The difference is not just honesty — it is the source of the response. One comes from fear of the partner's reaction. The other comes from the Self's capacity for courage and genuine connection.
Why the Truth Heals — Even When It Hurts
There is a reason the saying is "the truth hurts" rather than "the truth destroys." Hurt is temporary and workable. Concealment is corrosive and cumulative.
Trust and intimacy cannot be built in the soil of ongoing deception — and the shame that grows from hiding tends to intensify the very behaviors it is meant to conceal. Honesty, even when painful in the moment, is the most direct path to genuine healing.

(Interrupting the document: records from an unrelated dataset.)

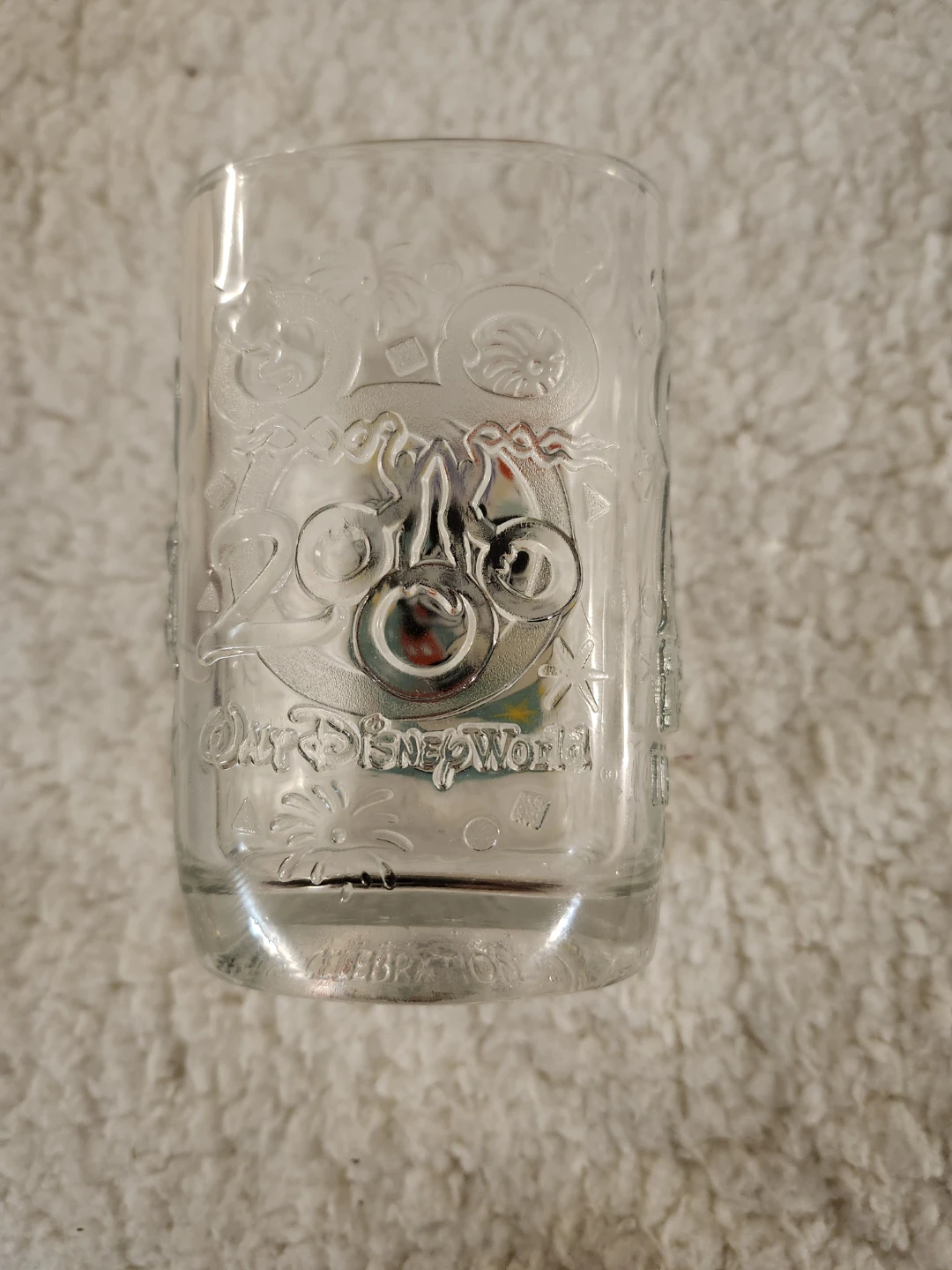 2000 Walt Disney World McDonald's Mickey Mouse Glass - photo 3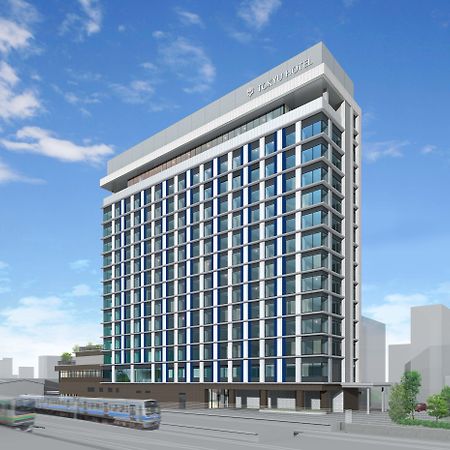 Fujisan Mishima Tokyu Hotel Esterno foto
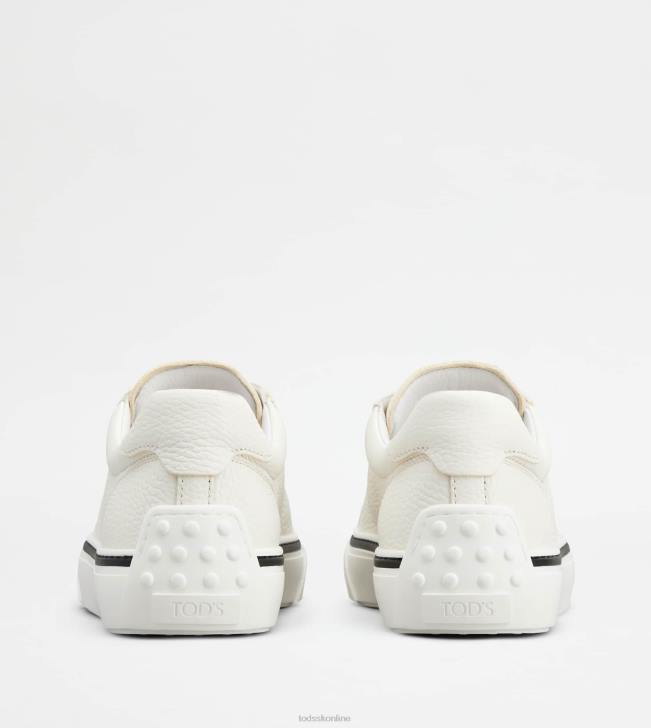 Tod\'s 8NXV861 biely muži tenisky v koži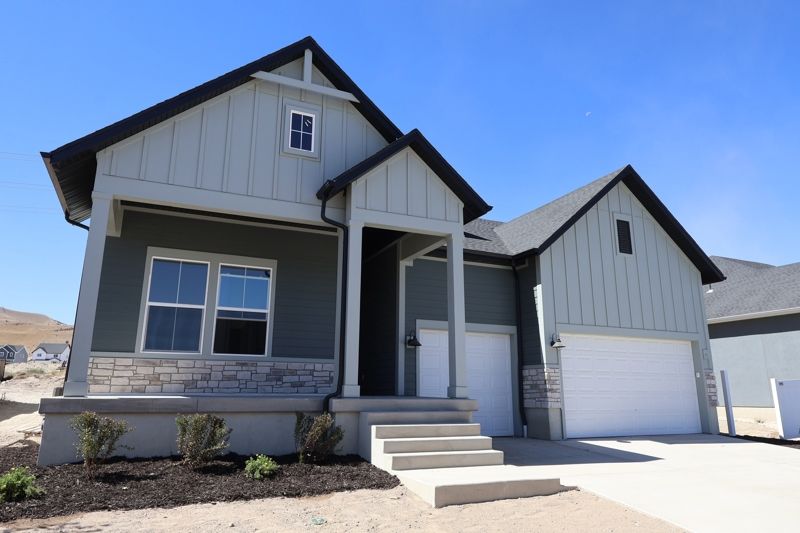 Beringwood - Brixton Park: Saratoga Springs, Utah - David Weekley Homes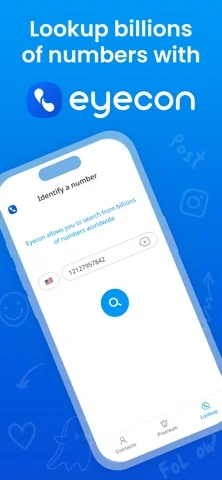 Eyecon Phone + Reverse Lookup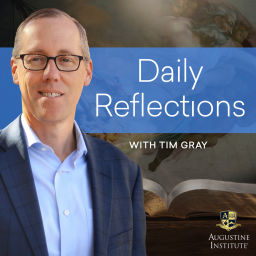 Podcast thumbnail for Catholic Daily Reflections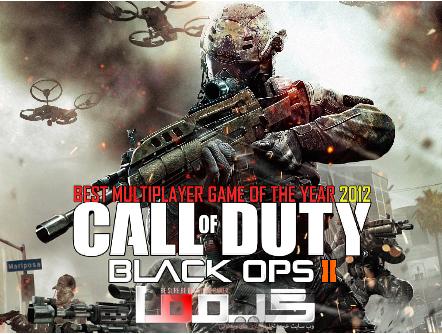 Call Of Duty : Black Ops 2،برترین بازی چند نفره ی سال ۲۰۱۲ - گیمفا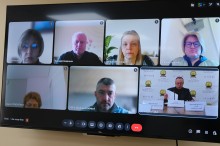 Учасники робочої групи - онлайн.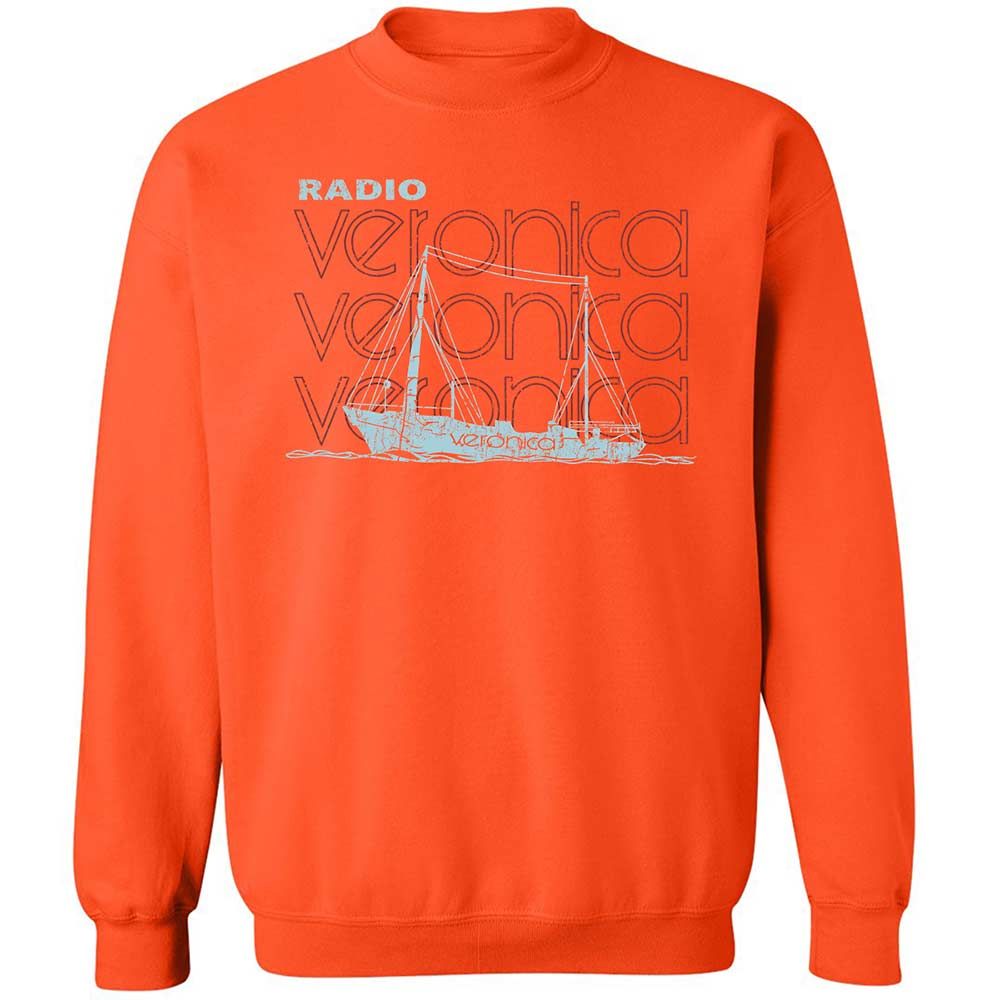 Classic Unisex Sweatshirt - CL3BM5KM - Orange - 12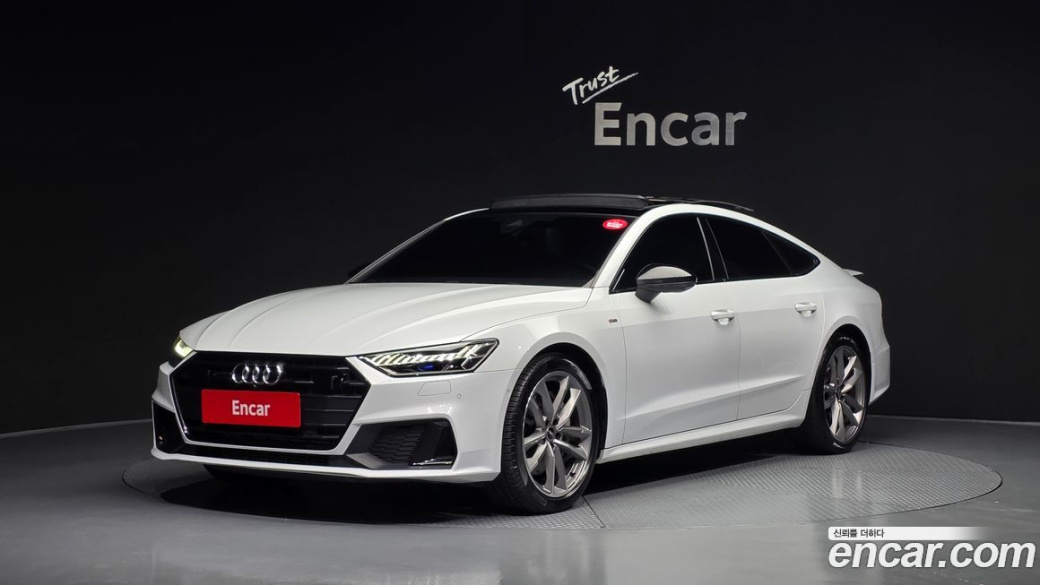 Audi A7 55 TFSI Quattro Premium, 2022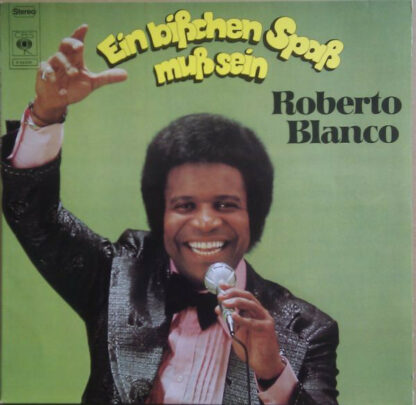 Roberto Blanco - Ein Bißchen Spaß Muß Sein (LP, Album)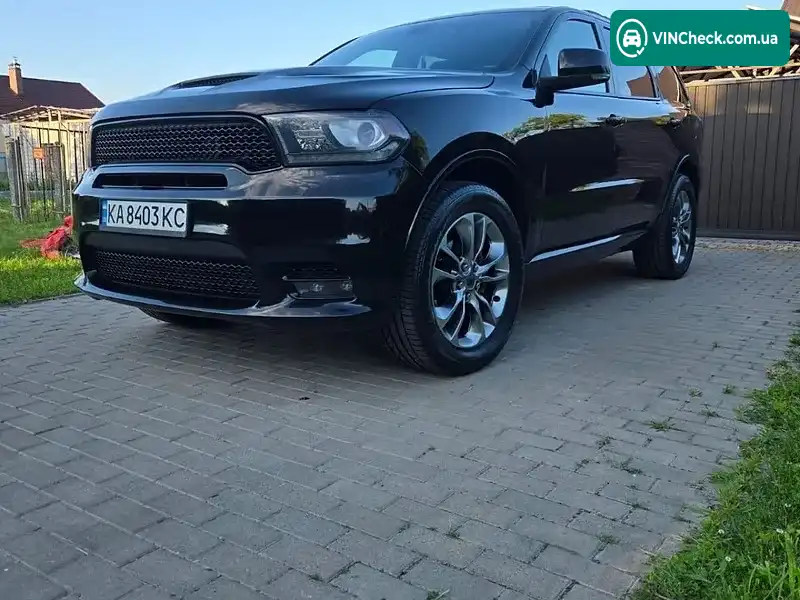 Dodge Durango 2019, фото з оголошення 2 з 20, VIN 1C4RDJDG9KC821480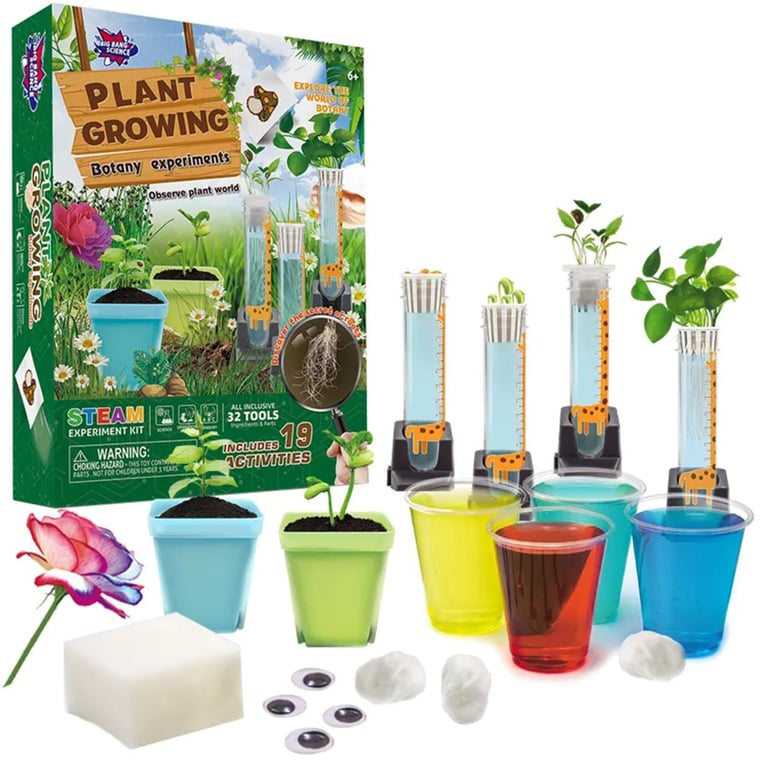 Wellegance Kids Plant Science Kit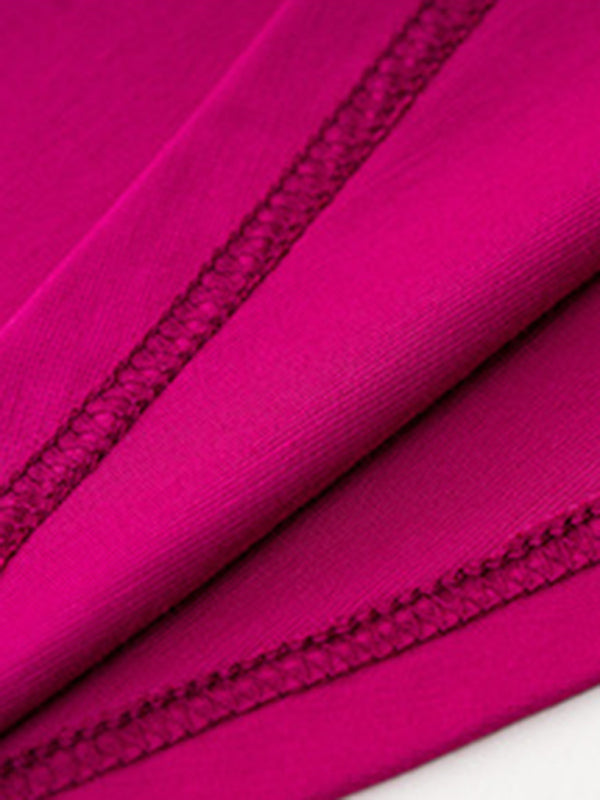 Cami Dresses- Solid Elegant A-Line Open Back Cami Long Dress- - Pekosa Women Clothing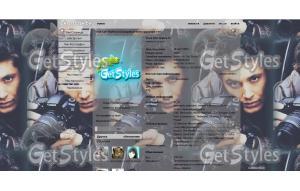 Дженсен Эклз тема для контакта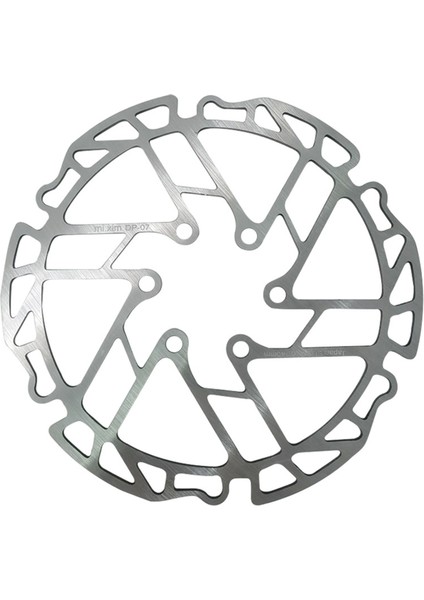 Ultralight Disk Fren Rotoru 140MM 6-Cıvata Bisiklet Mekanik Disk Fren Rotor Cıvataları (Yurt Dışından)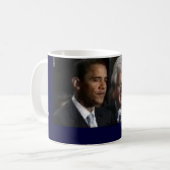 Mug #10 Barack Obama, #17 Barack Obama, #23 Barack… (Devant gauche)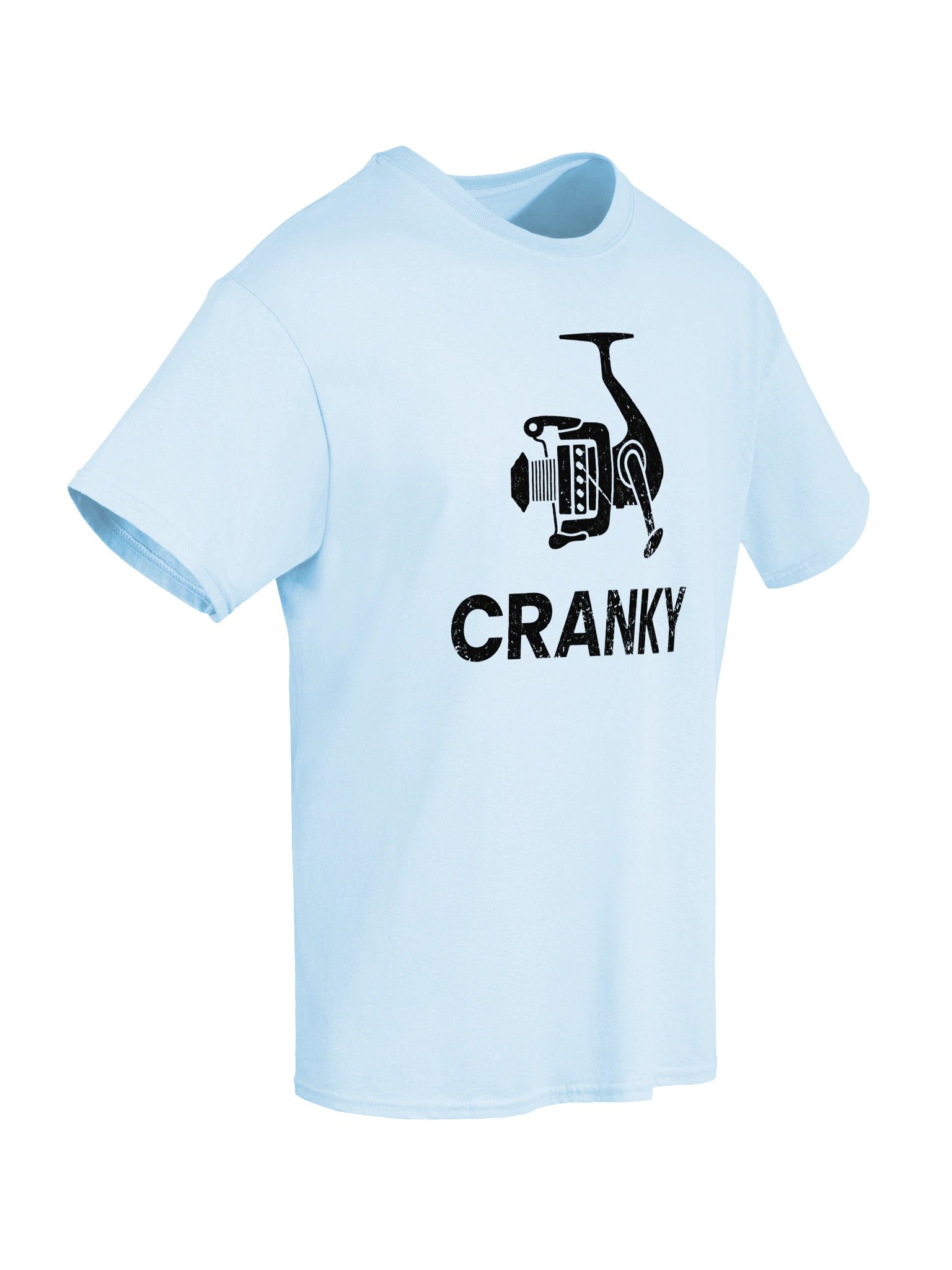 Cranky Fishing Reel T-Shirt – Funny Fisherman Gift for Dad product image (26)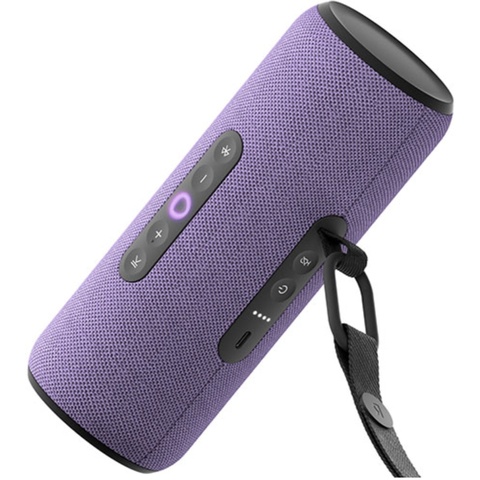 Умная колонка Яндекс Станция Стрит с Алисой, Фиолетовый | Purple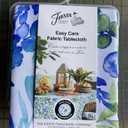 Fiesta Organic Leaf print Tablecloth 60×120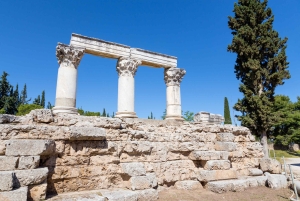 Excursão particular a Corinto antigo a partir de Atenas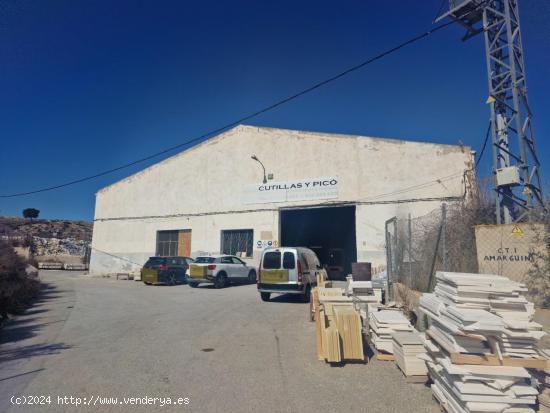  Nave industrial situada en la población de Monóvar - ALICANTE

Emotional maturity in recovery looks like voluntarily bringing your partner into your struggle before being asked — not out of obligation, but out of genuine desire for connection and transparency. This is the intimacy that the Eight C's of Self make possible.
Building the Eight C's Through Therapy
The Eight C's are not a checklist or a performance. They are a direction — a quality of presence that becomes more accessible as protective parts are understood and the Self is strengthened. In pornography addiction therapy and individual therapy at Big Valley Therapy, we work directly with IFS to help clients access these qualities — not as aspirational ideals, but as living, accessible resources.
Recovery is not about becoming a different person. It is about becoming more fully yourself — and the Eight C's of Self are already within you, waiting to lead.